### [DATA FOR THE TASK]
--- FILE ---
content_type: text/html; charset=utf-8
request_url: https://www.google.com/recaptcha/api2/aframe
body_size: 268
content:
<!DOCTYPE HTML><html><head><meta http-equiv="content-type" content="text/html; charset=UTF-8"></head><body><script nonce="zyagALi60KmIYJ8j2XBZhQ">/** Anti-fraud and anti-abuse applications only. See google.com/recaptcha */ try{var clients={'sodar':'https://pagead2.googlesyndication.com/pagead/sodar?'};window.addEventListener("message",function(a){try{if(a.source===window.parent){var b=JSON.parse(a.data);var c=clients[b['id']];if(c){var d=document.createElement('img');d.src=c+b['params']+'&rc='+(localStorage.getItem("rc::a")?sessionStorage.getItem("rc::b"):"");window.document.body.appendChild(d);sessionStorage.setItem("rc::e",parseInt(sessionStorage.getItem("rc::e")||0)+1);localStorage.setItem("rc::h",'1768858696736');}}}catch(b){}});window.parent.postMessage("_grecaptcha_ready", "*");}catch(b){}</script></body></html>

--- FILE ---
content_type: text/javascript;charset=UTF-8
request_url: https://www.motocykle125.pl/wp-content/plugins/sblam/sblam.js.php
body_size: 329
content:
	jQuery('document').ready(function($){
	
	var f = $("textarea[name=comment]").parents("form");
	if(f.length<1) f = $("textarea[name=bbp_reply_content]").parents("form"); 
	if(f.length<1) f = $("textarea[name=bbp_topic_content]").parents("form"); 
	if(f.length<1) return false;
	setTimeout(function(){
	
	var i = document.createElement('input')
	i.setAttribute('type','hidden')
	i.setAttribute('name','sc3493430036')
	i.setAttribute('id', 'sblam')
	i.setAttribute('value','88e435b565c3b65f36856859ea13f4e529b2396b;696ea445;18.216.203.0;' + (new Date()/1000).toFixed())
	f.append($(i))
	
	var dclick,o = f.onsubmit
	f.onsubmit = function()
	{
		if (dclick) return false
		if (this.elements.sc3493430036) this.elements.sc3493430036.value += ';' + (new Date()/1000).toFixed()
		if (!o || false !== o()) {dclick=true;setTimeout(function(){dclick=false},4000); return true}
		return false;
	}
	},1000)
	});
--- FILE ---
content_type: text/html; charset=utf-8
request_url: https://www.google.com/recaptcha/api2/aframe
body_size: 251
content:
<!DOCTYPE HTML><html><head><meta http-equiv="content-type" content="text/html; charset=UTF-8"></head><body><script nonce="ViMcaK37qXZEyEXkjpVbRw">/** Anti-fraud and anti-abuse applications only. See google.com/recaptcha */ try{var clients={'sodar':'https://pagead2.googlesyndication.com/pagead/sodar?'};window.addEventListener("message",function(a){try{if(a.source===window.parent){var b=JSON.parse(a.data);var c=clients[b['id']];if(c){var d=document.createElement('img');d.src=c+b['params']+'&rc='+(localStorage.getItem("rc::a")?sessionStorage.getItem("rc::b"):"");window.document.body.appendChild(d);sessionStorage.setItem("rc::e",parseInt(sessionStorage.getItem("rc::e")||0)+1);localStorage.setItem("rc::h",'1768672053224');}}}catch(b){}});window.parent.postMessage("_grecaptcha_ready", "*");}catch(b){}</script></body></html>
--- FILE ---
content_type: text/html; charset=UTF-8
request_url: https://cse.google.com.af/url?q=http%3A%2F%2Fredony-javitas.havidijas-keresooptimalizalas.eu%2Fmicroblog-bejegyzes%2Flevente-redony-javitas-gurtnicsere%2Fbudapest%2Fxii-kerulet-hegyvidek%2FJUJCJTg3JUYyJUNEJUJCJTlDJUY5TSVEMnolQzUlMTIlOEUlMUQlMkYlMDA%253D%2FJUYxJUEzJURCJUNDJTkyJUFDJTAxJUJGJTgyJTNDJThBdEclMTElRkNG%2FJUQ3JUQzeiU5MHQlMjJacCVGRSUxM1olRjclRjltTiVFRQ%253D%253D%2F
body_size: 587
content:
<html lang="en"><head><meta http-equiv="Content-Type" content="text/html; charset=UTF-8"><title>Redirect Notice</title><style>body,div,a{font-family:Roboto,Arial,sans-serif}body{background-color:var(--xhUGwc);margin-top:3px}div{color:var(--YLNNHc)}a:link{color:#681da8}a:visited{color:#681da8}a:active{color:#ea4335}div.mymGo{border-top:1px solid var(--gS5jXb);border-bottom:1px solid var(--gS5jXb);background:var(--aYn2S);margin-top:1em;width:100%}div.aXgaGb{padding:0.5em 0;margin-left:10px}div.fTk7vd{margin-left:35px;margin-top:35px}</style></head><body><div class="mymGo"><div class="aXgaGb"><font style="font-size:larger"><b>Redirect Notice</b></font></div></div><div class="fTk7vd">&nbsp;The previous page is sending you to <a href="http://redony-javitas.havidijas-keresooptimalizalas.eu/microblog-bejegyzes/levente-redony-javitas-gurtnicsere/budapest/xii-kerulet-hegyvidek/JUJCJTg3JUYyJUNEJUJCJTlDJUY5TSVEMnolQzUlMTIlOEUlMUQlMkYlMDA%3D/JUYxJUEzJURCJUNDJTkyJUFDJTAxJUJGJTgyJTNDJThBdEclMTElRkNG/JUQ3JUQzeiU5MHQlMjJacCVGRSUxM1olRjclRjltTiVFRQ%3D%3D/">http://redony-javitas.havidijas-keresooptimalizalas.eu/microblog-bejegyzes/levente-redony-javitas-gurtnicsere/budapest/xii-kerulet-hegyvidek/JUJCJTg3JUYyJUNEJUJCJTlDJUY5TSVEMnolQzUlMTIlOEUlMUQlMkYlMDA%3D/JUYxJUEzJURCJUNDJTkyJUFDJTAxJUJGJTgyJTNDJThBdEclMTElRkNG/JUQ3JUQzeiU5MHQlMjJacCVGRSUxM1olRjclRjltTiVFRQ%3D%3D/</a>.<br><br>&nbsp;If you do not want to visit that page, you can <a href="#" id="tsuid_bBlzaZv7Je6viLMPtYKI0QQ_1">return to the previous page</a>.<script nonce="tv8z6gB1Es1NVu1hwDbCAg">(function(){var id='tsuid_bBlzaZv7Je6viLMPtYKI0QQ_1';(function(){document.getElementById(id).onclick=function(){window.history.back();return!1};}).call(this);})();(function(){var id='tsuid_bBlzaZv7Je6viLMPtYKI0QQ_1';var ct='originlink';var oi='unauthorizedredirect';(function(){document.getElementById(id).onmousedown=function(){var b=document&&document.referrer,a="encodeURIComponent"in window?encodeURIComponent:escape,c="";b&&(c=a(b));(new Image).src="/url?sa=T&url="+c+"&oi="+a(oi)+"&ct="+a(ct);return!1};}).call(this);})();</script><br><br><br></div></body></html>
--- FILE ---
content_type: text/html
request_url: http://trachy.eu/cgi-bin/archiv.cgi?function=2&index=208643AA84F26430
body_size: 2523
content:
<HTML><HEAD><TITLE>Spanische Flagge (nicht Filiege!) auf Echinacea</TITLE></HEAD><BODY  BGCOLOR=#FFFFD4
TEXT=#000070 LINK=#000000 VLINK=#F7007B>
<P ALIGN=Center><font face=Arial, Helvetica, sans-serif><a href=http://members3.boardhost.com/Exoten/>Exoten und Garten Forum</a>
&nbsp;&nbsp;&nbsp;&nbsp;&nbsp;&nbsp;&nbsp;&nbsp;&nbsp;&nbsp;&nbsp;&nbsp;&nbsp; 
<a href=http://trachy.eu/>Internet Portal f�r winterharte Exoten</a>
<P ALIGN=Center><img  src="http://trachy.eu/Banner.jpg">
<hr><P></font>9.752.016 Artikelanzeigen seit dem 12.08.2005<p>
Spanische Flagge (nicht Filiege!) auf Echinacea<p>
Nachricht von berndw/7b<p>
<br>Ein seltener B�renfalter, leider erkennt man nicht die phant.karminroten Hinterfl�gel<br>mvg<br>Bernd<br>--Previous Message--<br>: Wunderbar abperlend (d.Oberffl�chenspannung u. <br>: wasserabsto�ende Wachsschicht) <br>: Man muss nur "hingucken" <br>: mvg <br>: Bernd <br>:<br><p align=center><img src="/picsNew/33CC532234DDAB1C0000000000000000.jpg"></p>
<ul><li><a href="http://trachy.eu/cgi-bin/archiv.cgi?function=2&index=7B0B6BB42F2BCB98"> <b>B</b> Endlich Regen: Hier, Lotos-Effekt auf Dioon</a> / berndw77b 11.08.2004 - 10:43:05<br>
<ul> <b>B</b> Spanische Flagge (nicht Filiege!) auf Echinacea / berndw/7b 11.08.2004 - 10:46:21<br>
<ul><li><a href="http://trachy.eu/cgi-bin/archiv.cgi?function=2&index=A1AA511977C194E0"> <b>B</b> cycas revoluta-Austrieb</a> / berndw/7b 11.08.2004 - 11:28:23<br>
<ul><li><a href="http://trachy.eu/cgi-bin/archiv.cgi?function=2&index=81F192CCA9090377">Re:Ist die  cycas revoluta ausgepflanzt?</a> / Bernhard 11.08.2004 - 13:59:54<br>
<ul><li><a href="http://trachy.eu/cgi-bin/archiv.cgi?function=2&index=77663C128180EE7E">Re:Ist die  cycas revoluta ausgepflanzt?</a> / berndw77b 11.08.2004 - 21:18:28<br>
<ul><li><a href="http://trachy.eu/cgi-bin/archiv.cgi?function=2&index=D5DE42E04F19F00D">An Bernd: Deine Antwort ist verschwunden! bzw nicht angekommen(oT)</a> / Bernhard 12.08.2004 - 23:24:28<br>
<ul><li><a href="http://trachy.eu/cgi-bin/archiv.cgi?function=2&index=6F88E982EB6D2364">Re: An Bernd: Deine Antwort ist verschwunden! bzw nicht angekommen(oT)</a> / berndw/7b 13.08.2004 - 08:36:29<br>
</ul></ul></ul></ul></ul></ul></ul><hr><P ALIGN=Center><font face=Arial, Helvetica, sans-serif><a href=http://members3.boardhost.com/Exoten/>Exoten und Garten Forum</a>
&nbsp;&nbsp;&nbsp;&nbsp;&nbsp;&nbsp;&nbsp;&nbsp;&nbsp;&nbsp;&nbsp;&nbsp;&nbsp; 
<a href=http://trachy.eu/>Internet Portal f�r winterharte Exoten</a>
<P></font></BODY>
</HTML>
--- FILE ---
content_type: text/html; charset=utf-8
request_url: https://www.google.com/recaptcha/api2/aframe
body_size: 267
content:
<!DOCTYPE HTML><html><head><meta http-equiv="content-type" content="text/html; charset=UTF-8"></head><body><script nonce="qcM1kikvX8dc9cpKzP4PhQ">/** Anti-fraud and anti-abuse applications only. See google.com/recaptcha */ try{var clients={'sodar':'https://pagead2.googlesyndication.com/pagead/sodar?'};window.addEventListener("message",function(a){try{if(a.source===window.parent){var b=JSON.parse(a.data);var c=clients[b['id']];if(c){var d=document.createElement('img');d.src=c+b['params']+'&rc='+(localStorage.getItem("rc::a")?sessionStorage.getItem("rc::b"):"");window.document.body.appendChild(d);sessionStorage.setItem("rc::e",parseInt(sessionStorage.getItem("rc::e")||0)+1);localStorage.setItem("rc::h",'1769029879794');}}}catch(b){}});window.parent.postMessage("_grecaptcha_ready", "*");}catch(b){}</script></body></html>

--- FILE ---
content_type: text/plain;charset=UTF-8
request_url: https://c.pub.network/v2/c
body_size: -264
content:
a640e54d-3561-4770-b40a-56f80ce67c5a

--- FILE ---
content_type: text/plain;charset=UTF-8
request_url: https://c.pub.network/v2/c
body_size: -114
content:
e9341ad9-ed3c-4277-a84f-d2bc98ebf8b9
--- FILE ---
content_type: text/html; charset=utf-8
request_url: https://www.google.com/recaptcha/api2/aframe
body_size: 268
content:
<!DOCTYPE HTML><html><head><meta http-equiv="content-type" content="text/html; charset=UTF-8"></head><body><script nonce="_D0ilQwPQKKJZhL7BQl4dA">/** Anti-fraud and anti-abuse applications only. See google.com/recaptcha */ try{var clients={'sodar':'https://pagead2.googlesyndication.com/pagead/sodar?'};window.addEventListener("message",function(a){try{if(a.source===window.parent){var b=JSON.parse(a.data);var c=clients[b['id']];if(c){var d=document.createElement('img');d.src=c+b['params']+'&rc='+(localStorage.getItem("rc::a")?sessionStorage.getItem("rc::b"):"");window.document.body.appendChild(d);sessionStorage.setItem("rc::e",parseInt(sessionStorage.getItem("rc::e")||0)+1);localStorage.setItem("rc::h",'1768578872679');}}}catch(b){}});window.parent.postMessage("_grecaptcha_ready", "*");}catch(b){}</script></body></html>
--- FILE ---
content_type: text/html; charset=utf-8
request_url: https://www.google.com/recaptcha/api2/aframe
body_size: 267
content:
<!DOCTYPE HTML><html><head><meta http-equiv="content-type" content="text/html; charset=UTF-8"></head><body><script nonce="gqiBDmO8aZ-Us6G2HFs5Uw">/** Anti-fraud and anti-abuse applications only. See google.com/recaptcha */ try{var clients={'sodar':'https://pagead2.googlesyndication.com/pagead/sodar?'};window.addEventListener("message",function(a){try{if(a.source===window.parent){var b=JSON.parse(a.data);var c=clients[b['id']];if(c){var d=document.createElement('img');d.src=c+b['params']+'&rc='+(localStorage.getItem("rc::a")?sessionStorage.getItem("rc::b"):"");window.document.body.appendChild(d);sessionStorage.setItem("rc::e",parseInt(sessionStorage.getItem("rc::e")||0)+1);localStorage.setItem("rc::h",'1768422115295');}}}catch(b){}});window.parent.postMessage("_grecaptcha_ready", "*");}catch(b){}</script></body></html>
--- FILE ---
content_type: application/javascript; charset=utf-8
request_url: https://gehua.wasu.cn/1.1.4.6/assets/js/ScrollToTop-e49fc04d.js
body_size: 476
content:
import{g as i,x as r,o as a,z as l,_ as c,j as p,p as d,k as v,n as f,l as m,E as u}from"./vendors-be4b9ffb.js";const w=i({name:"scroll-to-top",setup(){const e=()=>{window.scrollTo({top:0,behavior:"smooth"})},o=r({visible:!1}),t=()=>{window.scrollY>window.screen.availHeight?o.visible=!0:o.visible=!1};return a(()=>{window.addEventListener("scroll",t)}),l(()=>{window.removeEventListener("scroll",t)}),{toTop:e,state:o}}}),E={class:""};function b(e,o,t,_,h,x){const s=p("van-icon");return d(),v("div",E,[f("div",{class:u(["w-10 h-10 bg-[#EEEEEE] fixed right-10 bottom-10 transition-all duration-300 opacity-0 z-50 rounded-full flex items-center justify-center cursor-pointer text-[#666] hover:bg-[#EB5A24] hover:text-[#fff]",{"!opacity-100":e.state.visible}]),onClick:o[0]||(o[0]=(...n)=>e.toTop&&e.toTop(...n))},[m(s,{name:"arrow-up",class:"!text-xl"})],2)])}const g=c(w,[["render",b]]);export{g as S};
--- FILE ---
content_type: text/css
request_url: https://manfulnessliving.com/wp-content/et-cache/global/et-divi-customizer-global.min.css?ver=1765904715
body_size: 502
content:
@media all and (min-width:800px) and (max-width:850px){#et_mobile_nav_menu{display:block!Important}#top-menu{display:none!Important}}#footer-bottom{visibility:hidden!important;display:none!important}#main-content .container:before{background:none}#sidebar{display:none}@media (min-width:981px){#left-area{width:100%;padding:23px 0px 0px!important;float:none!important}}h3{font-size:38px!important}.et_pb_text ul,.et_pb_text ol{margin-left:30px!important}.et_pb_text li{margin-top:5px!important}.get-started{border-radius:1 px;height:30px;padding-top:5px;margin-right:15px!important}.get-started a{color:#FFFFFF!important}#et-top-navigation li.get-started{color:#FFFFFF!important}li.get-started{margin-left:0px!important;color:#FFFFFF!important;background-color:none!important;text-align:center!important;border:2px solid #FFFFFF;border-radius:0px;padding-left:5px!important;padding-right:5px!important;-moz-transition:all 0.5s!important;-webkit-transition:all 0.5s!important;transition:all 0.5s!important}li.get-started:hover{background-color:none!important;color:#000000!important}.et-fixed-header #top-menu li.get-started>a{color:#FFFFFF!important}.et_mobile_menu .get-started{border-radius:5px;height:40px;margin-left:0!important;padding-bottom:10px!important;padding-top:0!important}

### [TASK]
Gather each line of the listing containing the word "Flagge" and show it.

### [FINAL ANSWER]
<HTML><HEAD><TITLE>Spanische Flagge (nicht Filiege!) auf Echinacea</TITLE></HEAD><BODY  BGCOLOR=#FFFFD4
Spanische Flagge (nicht Filiege!) auf Echinacea<p>
<ul> <b>B</b> Spanische Flagge (nicht Filiege!) auf Echinacea / berndw/7b 11.08.2004 - 10:46:21<br>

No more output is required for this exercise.